_REQUIRED ACTIONS_
**a.** Please list every cast member named in the opening paragraph of the article on Ibbara Naduve Muddina Aata.
**b.** According to the article on Ibbara Naduve Muddina Aata, who handled the film's cinematography, and how was that person connected to the director?
**c.** Write the next part of the article on Ibbara Naduve Muddina Aata, starting after its final sentence.

- Theatrical release poster
- Directed by: Relangi Narasimha Rao
- Produced by: T. M. Venkataswamy and Sricharan
- Starring: Shiva Rajkumar Raghavendra Rajkumar Kasthuri
- Cinematography: Nagendra Kumar M.
- Edited by: Shashikumar
- Music by: Sadhu Kokila
- Production company: S V Productions
- Release date: 12 January 1996;
- Running time: 117 minutes
- Country: India
- Language: Kannada

= Ibbara Naduve Muddina Aata =

Ibbara Naduve Muddina Aata is a 1996 Indian Kannada-language comedy-drama film directed by Relangi Narasimha Rao and produced by T. M. Venkataswamy. The film stars Shiva Rajkumar, Raghavendra Rajkumar, Kasthuri and Swarna. The film's score and soundtrack was composed by Sadhu Kokila. Cinematography was by Nagendra Kumar Mothukuri, director Relangi Narsimha Rao's long time collaborator.

_RECORDED INFORMATION_
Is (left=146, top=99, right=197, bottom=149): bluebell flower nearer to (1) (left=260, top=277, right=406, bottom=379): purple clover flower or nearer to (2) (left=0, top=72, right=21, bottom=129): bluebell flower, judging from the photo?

_THE RESULTS_
**a.** Shiva Rajkumar, Raghavendra Rajkumar, Kasthuri, Swarna

**b.** Nagendra Kumar Mothukuri handled the cinematography. He was a long-time collaborator of the film's director, Relangi Narasimha Rao.

**c.**
This was director Relangi's second movie with Raghavendra Rajkumar after their hit comedy movie Geluvina Sardara. Relangi also went on to work with Shiva Rajkumar in another movie later - Raja. This was also the only movie in which Raghavendra Rajkumar and Shiva Rajkumar were seen together on-screen in full length roles though both of them were part of the 1990 movie Aasegobba Meesegobba which featured Raghavendra in a cameo.

== Cast ==

- Shiva Rajkumar as Shivanna
- Raghavendra Rajkumar
- Kasthuri
- Swarna
- Tara
- Srinivasa Murthy
- Mukhyamantri Chandru
- Bank Janardhan
- Umashri
- B. V. Radha
- Girija Lokesh
- Kunigal Nagabhushan

== Soundtrack ==
The soundtrack of the film was composed by Sadhu Kokila.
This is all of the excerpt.